Other detailed materials and methodology, including mammalian cell culture and suspension on slides protocol, glycan extraction from FFPE tissues and PGC glycomics, tissue preparation, and sectioning is available in the Supporting Information section.
Results and Discussion
Establishment of N-Glycan Methylamidation for Imaging
Derivatization methods have used NH4Cl,40 MeNH2,41 or 2(-2-pyridylamino)ethylamine associated with different condensing agents such as 4-(4,6-dimethoxy-1,3,5-trazin-2-yl)-4-methyl-morpholinium chloride (DMT-MM)42 or (7-azabenzotriazol-1-yloxy)tripyrrolidinophosphonium hexafluorophosphate (PyAOP)43 previously. However, there are reports on sialic acid isomer linkages that can react differently over time, and some of these methods offer a complete derivatization of α2,6-linked sialic acid but a poor yield for α2,3-linked sialic acid, which forms lactones under acidic conditions. To overcome this problem, a second reaction with a different derivative agent, such as ammonium hydroxide or methylamine, is used to stabilize the α2,3-linked sialic acids. However, these methods require long incubation times and high temperatures of up to 80 °C, which could potentially alter tissue integrity and adversely affect lateral analyte diffusion.

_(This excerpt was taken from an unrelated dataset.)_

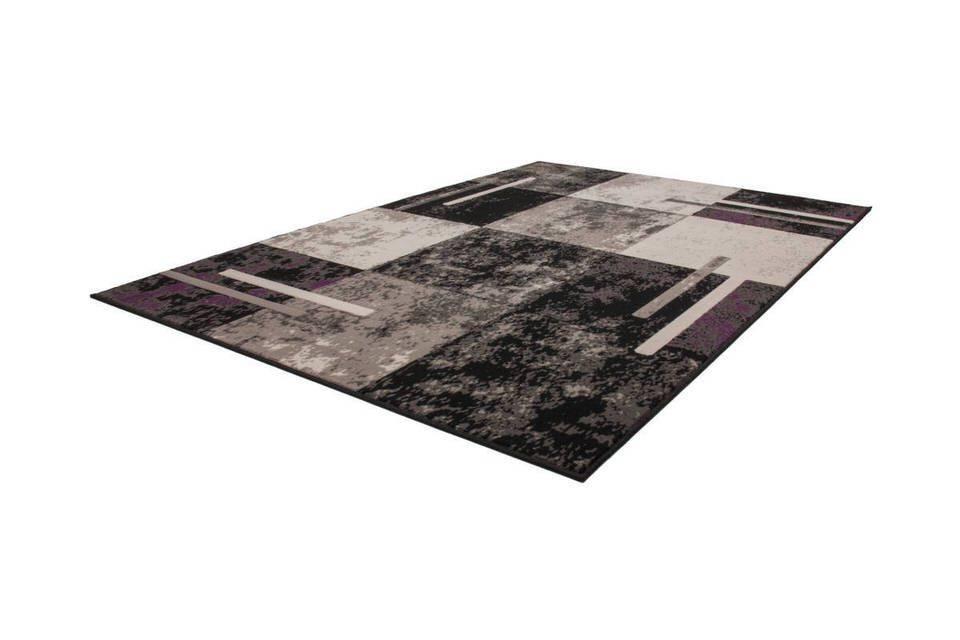 woonkamer Kayoom Rohulla Vloerkleed 80x150 Violet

The methylamidation derivatization step (Figure 1) originally established by Liu et al.,41 for sialylated glycans in-solution uses PyAOP, a carboxylic acid activator which is often utilized during peptide synthesis, and has been reported to significantly improves the yield in the amidation of both α2,6 and α2,3-linked sialic acids compared to DMT-MM.44 To methylamidate sialic acid residues, PyAOP was used as a condensing agent with the reactant MeNH2 (Figure 1B). DMSO was used as a solvent with N-methylmorphine to stabilize basic pH (∼8) and avoid the formation of lactones. This induces an increased mass shift of 13 Da corresponding to methylamidated sialic acid. The accuracy of this one step reaction in methylamidating both of these variably linked sialic acids was evaluated in vitro using standards of 3′- and 6′-sialyllactose. Tandem mass spectra analysis (Figure S1) and NMR spectroscopy analysis (Figures S2 and S3) of these standards showed the specific methylamidation of the sialic acid irrespective of their linkages. We further also validated representative derivatized siaylated glycans from tissue sections using PGC-LC-ESI-MS/MS analysis as shown in Figure S4.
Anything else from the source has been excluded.